I trust in your help dearest professionals, philosophers, theologians,
scientists and doctors. In a society at times chaotic and violent, with your
cultural qualifications, by teaching and by example, you can contribute to
awakening in many hearts the eloquent and clear voice of conscience.
The Second Vatican Council teaches us that "man has in his heart a law
inscribed by God. His dignity lies in observing this law, and by it he will be
judged" (Gaudium et Spes, n. 16). The Council has offered wise directives so
that "the faithful should learn to distinguish carefully between the rights and
the duties which they have as belonging to the Church and those which fall to
them as members of the human society", and "they will strive to unite the two
harmoniously, remembering that in every temporal affair they are to be guided by
a Christian conscience, since not even in temporal business may any human
activity be withdrawn from God's dominion" (Lumen Gentium, n. 36).

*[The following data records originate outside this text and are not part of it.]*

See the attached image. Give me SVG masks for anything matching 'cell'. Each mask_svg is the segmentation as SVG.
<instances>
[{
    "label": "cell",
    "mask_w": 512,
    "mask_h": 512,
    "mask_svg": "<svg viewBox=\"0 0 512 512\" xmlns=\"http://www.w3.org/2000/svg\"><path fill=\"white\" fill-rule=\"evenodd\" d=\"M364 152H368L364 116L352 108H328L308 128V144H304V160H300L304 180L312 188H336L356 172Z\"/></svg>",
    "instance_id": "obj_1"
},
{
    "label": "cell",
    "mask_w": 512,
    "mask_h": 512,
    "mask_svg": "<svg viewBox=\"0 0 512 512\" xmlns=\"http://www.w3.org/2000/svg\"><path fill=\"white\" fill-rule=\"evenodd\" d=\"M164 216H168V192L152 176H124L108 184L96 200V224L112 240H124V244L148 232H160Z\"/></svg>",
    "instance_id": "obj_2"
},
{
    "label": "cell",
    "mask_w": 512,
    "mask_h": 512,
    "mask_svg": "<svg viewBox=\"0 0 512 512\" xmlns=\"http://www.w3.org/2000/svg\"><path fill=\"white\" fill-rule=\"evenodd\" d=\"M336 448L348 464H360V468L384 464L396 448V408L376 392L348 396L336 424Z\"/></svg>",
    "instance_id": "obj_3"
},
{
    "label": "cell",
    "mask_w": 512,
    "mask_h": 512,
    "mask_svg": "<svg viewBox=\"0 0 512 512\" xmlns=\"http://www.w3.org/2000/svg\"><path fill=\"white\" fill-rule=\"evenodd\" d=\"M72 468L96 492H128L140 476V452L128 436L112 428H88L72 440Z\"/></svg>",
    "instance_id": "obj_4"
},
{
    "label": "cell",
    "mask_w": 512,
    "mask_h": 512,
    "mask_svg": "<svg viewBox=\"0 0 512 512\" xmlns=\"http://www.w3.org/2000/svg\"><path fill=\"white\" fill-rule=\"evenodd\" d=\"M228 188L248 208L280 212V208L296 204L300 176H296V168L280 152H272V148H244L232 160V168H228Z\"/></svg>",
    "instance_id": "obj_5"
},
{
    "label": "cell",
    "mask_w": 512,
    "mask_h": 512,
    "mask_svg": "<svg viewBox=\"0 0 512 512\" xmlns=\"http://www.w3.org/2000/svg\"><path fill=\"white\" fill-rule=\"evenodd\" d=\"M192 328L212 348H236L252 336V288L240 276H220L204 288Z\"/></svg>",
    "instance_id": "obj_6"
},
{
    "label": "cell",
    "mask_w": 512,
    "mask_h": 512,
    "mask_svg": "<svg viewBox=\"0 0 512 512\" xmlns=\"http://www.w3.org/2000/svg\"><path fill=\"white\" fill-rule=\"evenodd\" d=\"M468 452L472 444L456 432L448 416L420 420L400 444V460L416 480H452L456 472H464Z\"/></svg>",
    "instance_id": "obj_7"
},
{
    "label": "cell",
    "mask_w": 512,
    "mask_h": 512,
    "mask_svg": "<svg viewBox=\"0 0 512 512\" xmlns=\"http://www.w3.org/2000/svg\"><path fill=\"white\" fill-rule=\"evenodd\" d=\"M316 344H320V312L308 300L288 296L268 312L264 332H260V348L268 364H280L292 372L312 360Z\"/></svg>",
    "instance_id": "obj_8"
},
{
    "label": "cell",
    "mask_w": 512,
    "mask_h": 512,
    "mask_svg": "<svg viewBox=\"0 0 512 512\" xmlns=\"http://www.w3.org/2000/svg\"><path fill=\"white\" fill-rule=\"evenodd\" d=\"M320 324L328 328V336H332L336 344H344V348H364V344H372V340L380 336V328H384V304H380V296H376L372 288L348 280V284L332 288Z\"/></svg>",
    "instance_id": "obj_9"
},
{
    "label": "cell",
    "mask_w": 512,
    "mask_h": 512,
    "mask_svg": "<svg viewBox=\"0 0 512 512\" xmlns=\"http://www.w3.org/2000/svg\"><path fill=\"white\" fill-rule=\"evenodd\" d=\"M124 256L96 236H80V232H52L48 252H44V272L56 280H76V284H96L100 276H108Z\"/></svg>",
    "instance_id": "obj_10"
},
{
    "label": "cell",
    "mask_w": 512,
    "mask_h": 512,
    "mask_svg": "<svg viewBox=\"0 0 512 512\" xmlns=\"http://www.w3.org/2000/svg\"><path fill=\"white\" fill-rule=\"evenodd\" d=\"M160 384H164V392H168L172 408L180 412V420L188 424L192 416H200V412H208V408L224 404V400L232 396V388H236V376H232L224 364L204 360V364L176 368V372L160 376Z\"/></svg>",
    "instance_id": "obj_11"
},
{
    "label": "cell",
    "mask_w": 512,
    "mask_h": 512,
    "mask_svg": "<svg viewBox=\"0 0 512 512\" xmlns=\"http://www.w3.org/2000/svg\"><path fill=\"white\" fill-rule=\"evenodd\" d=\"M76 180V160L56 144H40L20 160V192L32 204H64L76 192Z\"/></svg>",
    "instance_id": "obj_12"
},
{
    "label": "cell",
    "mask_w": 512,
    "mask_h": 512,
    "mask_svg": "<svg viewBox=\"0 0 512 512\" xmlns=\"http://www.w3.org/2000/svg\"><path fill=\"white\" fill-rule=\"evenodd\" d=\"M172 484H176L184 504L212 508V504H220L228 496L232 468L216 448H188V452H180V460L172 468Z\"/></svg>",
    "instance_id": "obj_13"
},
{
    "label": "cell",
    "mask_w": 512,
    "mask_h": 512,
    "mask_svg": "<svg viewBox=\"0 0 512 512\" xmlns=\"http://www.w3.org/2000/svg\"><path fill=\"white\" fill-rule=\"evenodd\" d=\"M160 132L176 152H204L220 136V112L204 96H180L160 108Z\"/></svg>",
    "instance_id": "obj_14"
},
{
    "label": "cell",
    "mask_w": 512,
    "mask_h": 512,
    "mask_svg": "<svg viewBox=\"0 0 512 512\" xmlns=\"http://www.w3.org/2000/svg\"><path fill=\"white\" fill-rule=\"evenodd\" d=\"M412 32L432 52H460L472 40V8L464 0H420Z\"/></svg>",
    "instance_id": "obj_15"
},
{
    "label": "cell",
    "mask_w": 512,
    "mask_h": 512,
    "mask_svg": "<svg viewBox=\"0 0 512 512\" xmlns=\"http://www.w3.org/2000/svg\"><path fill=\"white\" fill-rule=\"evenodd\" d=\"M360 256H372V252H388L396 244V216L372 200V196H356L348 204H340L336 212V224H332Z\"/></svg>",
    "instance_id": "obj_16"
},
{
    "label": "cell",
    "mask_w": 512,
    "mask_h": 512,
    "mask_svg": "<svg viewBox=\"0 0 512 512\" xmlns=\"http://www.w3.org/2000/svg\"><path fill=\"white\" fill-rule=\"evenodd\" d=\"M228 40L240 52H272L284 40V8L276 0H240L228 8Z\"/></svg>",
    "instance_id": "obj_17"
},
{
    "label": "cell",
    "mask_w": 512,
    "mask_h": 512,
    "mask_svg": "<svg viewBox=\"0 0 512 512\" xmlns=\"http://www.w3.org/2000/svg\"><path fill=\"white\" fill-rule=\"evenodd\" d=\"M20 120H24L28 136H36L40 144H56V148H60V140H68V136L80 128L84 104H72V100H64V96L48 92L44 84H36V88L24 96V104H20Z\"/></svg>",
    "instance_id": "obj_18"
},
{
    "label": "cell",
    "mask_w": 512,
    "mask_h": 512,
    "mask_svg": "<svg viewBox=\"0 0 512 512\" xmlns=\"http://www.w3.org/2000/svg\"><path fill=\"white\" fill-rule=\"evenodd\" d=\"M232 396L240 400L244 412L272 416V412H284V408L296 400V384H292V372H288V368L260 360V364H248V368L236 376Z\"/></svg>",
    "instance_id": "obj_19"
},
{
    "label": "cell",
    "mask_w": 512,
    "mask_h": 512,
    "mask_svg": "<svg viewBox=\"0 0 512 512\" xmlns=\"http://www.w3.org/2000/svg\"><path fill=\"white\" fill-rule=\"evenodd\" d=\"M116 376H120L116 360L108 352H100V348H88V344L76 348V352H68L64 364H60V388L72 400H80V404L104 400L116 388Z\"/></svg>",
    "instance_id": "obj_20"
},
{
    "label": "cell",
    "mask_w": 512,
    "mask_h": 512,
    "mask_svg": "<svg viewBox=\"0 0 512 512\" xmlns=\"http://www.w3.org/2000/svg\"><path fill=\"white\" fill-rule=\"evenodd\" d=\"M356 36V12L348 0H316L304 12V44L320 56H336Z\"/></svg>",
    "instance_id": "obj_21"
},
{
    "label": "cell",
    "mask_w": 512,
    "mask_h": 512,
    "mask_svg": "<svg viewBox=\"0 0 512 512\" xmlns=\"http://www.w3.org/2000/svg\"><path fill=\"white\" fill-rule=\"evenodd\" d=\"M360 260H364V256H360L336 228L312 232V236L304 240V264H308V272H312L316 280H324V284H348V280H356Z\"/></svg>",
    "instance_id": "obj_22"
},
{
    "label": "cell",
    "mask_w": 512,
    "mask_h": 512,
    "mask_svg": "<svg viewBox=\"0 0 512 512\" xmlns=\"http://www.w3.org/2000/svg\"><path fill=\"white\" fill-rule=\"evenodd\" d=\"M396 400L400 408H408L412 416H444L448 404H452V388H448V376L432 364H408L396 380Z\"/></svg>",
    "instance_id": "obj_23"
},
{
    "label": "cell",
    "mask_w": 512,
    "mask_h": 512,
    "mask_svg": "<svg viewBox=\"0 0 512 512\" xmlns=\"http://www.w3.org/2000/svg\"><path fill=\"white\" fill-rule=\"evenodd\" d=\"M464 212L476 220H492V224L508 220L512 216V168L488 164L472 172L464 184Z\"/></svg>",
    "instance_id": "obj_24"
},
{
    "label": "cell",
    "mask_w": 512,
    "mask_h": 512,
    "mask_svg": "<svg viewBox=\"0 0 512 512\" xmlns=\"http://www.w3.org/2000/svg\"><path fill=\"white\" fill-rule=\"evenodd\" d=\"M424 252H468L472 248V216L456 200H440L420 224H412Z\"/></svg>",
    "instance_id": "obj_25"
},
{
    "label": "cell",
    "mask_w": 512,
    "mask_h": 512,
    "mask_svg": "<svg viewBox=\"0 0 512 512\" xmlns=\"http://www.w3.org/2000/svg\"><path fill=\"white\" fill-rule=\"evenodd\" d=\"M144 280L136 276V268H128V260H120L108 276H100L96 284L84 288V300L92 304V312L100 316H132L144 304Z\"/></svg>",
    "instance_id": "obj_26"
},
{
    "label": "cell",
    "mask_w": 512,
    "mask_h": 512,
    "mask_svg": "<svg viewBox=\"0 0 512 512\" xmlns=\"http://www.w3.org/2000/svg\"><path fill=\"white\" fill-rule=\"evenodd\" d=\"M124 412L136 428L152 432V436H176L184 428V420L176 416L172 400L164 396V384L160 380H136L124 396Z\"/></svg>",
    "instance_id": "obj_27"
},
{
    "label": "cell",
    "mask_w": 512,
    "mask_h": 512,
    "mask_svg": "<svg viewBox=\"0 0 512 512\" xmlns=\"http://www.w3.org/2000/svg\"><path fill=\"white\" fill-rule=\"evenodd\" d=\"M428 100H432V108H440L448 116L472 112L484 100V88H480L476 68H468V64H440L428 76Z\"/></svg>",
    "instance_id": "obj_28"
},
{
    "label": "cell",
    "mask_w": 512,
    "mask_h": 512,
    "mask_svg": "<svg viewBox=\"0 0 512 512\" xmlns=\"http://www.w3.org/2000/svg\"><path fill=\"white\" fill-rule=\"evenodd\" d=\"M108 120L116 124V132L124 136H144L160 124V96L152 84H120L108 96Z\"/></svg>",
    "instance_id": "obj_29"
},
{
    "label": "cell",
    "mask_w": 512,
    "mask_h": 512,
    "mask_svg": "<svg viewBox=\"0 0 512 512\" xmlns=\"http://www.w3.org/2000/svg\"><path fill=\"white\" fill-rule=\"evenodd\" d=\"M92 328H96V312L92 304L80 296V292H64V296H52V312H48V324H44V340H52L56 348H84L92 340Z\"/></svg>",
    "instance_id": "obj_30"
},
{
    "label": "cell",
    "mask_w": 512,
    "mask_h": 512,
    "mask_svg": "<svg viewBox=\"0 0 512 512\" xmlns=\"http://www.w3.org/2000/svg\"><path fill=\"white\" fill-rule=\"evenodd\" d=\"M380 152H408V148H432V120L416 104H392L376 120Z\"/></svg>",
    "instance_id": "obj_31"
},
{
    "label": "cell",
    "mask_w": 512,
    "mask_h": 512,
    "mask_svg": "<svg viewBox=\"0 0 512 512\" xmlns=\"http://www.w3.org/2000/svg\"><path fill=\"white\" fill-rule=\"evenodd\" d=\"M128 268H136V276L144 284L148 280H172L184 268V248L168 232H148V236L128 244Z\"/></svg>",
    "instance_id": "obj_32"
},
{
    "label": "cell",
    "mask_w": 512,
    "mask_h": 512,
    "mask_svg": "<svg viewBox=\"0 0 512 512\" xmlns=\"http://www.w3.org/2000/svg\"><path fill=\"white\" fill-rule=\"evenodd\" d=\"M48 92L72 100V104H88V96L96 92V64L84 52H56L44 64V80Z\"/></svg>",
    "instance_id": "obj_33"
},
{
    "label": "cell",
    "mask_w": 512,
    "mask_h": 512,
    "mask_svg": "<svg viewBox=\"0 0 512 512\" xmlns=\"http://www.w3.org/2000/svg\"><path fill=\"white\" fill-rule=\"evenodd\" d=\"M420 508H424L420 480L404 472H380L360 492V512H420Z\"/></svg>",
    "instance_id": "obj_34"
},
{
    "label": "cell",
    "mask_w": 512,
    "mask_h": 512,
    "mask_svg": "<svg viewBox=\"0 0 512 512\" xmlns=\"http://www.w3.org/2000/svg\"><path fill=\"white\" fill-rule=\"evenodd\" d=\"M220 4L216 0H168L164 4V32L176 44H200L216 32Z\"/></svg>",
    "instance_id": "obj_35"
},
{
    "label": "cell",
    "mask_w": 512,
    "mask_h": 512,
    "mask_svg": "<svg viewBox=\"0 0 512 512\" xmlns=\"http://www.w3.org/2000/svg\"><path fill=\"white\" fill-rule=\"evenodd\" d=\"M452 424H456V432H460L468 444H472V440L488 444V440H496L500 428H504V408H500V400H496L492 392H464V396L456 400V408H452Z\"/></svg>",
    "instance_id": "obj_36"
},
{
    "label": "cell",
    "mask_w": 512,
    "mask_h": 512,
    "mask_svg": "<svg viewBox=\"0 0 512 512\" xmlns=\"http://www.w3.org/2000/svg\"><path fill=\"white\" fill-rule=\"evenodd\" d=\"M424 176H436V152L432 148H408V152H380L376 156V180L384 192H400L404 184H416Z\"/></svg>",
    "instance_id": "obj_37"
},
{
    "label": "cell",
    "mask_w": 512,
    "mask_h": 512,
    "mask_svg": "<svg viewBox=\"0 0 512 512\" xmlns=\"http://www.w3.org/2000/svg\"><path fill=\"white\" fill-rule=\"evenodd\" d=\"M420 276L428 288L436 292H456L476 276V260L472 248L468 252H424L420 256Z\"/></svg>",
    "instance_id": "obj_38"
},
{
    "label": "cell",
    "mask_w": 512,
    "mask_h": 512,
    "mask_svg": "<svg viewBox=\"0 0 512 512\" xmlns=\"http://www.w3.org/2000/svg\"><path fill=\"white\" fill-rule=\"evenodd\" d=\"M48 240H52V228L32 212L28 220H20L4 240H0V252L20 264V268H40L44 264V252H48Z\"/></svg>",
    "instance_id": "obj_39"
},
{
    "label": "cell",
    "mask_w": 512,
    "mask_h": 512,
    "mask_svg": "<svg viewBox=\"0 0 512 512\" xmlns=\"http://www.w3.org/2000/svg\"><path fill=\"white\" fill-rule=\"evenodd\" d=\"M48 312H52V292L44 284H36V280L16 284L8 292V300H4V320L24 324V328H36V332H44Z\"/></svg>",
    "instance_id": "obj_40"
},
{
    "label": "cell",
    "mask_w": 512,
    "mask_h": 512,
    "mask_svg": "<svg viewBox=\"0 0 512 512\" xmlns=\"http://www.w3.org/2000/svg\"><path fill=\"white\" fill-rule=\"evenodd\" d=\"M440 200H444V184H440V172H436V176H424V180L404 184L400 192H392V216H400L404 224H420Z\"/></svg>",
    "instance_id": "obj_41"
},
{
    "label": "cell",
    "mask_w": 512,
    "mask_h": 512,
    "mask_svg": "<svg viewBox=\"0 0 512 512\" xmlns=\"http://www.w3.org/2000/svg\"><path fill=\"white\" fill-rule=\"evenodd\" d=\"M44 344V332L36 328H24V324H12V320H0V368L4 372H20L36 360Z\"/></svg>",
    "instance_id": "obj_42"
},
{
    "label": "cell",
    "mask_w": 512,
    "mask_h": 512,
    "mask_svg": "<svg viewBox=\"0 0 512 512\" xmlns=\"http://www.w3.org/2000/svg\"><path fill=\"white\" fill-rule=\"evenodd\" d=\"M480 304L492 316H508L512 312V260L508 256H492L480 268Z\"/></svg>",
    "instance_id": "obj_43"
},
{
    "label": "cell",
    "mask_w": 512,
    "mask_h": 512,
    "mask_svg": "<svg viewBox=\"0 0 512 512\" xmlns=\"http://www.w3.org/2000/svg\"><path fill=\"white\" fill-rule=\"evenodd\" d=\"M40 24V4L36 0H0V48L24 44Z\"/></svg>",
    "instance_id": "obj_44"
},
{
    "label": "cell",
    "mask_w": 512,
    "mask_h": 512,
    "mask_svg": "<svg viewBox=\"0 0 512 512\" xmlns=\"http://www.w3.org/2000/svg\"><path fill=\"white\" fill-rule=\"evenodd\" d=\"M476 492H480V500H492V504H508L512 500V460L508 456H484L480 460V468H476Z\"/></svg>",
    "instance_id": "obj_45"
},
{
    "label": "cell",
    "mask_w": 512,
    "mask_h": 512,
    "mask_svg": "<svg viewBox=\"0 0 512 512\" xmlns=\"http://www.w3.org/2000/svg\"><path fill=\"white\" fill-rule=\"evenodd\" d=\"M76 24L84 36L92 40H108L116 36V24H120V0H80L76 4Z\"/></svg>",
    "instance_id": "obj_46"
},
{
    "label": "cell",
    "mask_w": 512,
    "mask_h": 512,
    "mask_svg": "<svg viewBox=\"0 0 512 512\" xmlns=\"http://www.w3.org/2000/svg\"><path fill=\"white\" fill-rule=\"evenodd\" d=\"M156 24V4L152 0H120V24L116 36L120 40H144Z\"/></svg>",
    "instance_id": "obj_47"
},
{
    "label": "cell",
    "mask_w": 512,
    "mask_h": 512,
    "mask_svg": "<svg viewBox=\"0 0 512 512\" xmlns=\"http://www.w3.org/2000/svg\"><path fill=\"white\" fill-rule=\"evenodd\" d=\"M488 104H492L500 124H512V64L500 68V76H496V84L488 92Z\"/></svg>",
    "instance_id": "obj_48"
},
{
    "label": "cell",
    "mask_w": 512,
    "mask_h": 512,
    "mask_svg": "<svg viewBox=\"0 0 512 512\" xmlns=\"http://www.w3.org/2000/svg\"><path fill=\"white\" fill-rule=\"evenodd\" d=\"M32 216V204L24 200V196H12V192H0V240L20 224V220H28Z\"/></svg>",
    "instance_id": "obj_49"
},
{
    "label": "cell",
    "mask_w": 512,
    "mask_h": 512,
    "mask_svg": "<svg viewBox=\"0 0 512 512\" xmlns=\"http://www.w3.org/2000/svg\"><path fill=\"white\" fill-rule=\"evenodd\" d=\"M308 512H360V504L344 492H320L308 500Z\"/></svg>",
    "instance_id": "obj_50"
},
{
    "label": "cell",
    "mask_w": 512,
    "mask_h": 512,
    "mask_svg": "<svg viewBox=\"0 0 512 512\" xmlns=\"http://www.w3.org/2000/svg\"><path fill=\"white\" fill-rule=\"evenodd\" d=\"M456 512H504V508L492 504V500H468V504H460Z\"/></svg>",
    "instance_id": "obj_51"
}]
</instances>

For this very reason the Council exhorts lay believers to welcome "what is
decided by the Pastors as teachers and rulers of the Church", and then
recommends that "Pastors... should recognize and promote the dignity and
responsibility of the laity in the Church. They should willingly use their
prudent advice" and concludes that "[m]any benefits for the Church are to be
expected from this familiar relationship between the laity and the Pastors" (cf.
Lumen Gentium, n. 37).
When the value of human life is at stake, this harmony between the
magisterial function and the committed laity becomes singularly important:
life is the first good received from God and is fundamental to all others; to
guarantee the right to life for all and in an equal manner for all is the duty
upon which the future of humanity depends. The importance of your study meeting
emerges also from this perspective.
I entrust the work and the results to the intercession of the Virgin Mary,
whom the Christian tradition hails as the true "Mother of all the living". May
she assist and guide you! To seal this wish I willingly impart to all of you, to
your families and collaborators, the Apostolic Blessing.